:: PAGE ::

* * * * * * *

Image courtesy of Dtbohrer (wiki)
 
Well, Congress said no today. I'd like to think it was my aggressive blogging that helped stop the bill's passage.  
 
On the one hand, I think we can breathe a sigh of relief. This was a bill desperately wanted by financial institutions so they could cap their losses and dodge responsibility for their poor risk management. I still believe that the clamor of Wall Street was ringing more in the ears of Bernanke and Paulson than Main Street.  
 
This means that, if needed, that $700B can be used to help stave off a recession in other, more practical ways.  
 
On the other hand, now what? 
 
The markets didn't like the news, of course. The Dow Jones Industrial Index dropped 777 points, which, as every reporter noted, was "the largest single-day point loss in history."  
 
Interestingly, that means it wasn't the largest percentage drop. The 777 drop was 6.8%, which wasn't really close to the Black Monday (1987) drop of over 22%. Weird that they didn't mention that today's drop was less than a third as bad as Black Monday! But of course that doesn't sell newspapers.

* * * * * * *

:: DATA SEGMENT ::

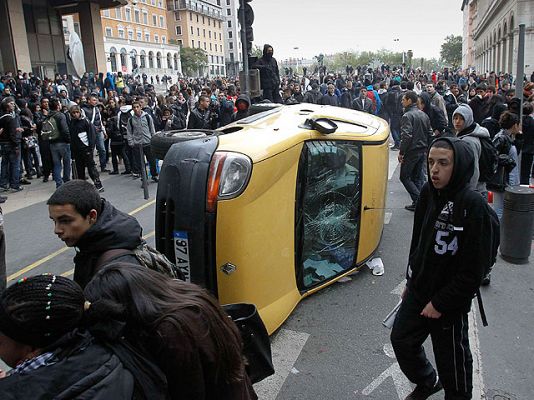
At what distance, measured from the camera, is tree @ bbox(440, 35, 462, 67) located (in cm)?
12838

* * * * * * *

:: WHAT YOU WILL DO ::
Transcribe the passage of the bailout-vote blog post from "Well, Congress said" up to and including "hand, now what?".

:: PROBLEM SOLUTION ::
Well, Congress said no today. I'd like to think it was my aggressive blogging that helped stop the bill's passage.  
 
On the one hand, I think we can breathe a sigh of relief. This was a bill desperately wanted by financial institutions so they could cap their losses and dodge responsibility for their poor risk management. I still believe that the clamor of Wall Street was ringing more in the ears of Bernanke and Paulson than Main Street.  
 
This means that, if needed, that $700B can be used to help stave off a recession in other, more practical ways.  
 
On the other hand, now what?